Glostik91 wrote:In order to be more precise I should have said pure intuition instead of raw experience. Intuition of the object is what I was referring to.
Pure or raw, the invocation sounds similar. In case you're interested in the term, at this forum I wrote quite a few times about intuition
, including Spinoza's and Nietzsche's usage.
A dream is an experience of something. A waking state is an experience of something. The something in the dream state is considered to nonexist. The something in the waking state is considered to exist. Existence is part of the way in which one comes to an understanding of something. Other ways to understand a thing are in terms of parts/whole, large/small, on/off, etc. These are categories of relation i.e. causality.
It's not clear how you'd come to distinguish between dreaming and waking states, or illusions and reality for that matter. A dream can be perfectly reasonable and understandable and surely, at least during the dream, it's rarely being questioned. Normally only after waking up, one concludes it must
have been a dream, since it suddenly discontinued without a trace. But how to reason on this within a dream itself? Did you ever find yourself reasoning within a dream on the probability of it being a dream? These are interesting moments (aka "dream lucidity").
Both pure intuition and understanding are lenses by which we come to intuit and understand the real object - the object as it is in itself. You're mistaking my use of 'raw experience' or 'raw consciousness' here.
You are asserting an actual thing which just needs to be "uncovered" or studied then? Again you clearly use "raw" and "pure" as quality of observation. Like wiping your camera lens or buying more gear, getting various angles and wider lens, HD immersion?

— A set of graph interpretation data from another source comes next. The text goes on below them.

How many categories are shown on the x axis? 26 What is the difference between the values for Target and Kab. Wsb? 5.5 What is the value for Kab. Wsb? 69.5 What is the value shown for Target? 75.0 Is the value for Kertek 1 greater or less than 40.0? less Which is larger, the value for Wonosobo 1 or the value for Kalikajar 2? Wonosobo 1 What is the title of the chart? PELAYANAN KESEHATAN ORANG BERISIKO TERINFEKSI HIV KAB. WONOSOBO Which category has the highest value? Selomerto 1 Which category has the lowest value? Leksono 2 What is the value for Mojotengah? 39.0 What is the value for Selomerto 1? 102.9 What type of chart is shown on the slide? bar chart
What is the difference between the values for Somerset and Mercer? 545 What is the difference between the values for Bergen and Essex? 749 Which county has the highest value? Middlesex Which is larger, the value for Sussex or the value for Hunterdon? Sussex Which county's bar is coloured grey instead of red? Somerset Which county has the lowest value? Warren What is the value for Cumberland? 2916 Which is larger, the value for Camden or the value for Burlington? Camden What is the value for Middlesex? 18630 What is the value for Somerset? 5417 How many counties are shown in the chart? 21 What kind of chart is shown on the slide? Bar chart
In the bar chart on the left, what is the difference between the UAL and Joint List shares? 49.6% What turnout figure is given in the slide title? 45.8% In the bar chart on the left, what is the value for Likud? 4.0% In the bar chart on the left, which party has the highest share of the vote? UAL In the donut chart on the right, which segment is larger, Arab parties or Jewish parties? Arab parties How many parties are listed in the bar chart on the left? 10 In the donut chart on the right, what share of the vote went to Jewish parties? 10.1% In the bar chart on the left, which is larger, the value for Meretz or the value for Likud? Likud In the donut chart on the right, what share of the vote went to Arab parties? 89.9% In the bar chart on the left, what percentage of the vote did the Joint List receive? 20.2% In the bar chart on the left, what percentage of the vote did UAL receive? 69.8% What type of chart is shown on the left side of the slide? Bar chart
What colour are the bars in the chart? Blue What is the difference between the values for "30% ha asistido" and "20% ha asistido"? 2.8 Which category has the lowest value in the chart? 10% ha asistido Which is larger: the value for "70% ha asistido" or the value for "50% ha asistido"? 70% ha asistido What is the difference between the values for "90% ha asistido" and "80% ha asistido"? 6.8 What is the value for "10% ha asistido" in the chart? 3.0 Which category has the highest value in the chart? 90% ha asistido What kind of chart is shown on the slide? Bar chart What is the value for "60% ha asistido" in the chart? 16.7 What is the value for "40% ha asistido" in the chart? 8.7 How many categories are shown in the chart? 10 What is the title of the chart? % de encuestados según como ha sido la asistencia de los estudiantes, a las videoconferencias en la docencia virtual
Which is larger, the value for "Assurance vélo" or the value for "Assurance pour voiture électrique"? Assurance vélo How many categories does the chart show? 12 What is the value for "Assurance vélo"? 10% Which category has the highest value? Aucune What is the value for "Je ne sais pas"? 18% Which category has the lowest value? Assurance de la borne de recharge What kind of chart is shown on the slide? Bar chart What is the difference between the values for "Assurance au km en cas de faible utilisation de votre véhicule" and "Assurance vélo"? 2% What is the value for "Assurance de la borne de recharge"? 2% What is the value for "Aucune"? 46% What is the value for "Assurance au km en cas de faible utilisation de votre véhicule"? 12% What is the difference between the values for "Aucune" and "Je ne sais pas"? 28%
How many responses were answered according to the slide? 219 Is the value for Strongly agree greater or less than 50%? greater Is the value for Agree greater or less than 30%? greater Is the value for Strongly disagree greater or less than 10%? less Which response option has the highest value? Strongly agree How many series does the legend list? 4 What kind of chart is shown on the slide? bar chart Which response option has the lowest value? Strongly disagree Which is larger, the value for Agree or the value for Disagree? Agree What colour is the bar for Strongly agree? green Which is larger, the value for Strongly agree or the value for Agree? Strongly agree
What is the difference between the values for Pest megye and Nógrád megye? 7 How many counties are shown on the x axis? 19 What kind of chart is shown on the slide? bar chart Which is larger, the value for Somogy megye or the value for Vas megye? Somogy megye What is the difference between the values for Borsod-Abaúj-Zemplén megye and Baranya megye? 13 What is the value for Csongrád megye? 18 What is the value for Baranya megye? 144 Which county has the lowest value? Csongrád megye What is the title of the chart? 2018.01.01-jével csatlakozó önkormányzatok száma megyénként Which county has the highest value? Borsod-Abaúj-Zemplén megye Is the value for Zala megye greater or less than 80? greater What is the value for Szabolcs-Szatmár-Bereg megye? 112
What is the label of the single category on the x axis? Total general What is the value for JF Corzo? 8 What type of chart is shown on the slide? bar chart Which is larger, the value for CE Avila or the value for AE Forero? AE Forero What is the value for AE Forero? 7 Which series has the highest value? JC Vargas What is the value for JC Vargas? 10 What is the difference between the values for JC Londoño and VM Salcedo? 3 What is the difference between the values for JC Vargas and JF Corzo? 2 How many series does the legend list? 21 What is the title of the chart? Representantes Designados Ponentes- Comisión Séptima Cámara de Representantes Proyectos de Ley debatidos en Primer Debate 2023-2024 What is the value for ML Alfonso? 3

I am not saying that molecules and atoms are not the real thing. I am saying it is wholly unknown whether molecules and atoms are the real thing. The noumenon, the thing in itself, is wholly unknown.
If it's wholly
unknown, it doesn't matter
at least until we could relate to it somehow, don't you think? Exit noumenon.
The question however was if you can have a "real thing" in the first place, logically. Not if the observation, the lens of the display is the thing or if the thing is the combination of all kinds of little question marks bound together.
We experience free will, we don't experience causality.
That's just a declaration! Just as easy to say we experience in everything cause and effect but no free will in anything.
One can experience a self but it's not a given either. It's possible to claim that no self is being experienced. How to answer to that?
I see a ball 'A' hit another ball 'B', I might say that it seems like the A ball hit the B ball causing it to move, but this isn't necessarily the truth. It's possible something else entirely caused the B ball to move. The exact same thing occurs when I want to make a decision. I experience free will because I don't experience causality.
Same form of reasoning could annihilate the idea of experiencing a self, as agency or being and the various choices being made.